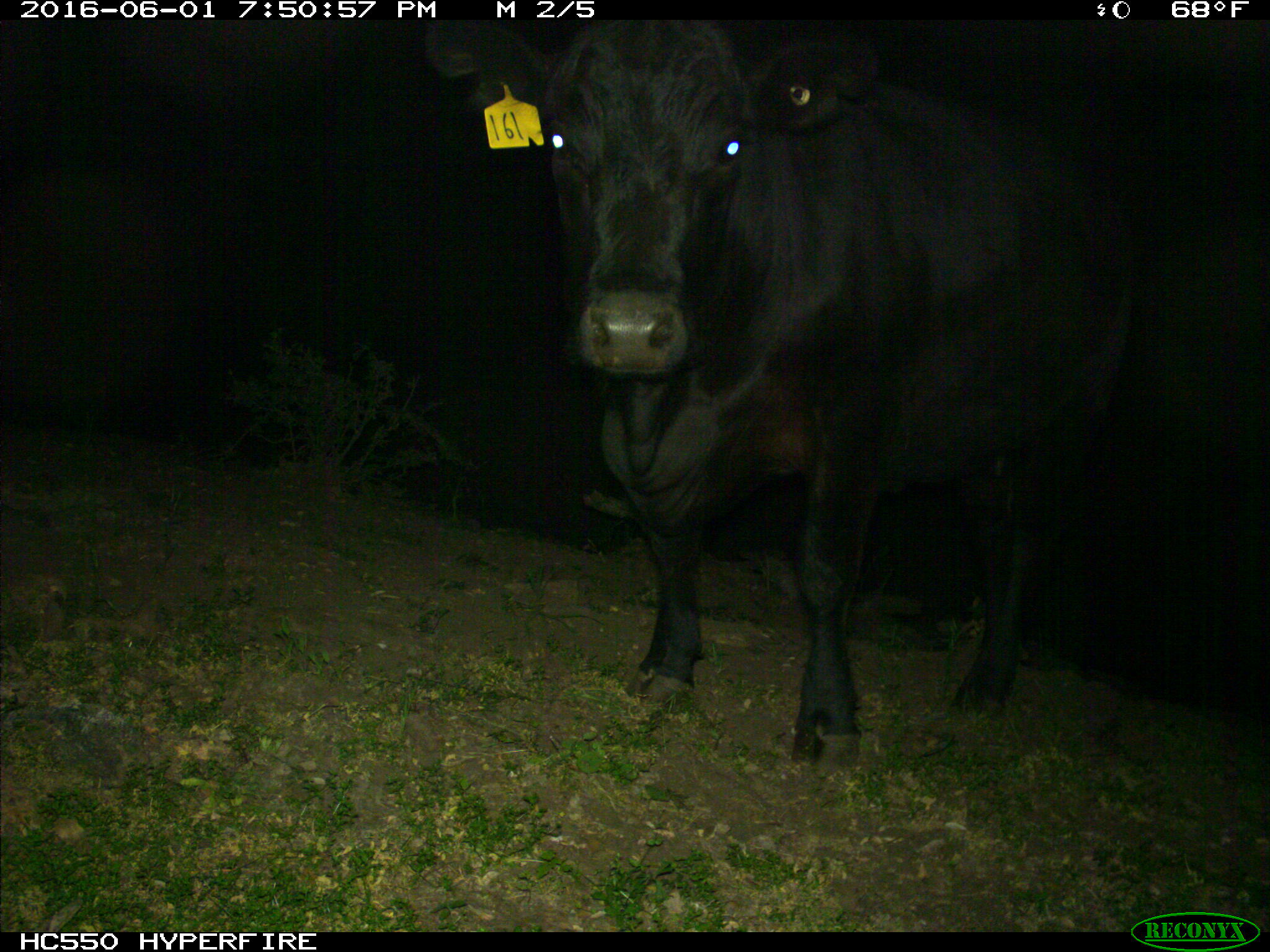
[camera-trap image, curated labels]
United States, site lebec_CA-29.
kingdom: Animalia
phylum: Chordata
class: Mammalia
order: Artiodactyla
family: Bovidae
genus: Bos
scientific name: Bos taurus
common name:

- **Problem to work on**: Copy each line above precisely, dropping the pictures.

- **Output of the task**:
[camera-trap image, curated labels]
United States, site lebec_CA-29.
kingdom: Animalia
phylum: Chordata
class: Mammalia
order: Artiodactyla
family: Bovidae
genus: Bos
scientific name: Bos taurus
common name:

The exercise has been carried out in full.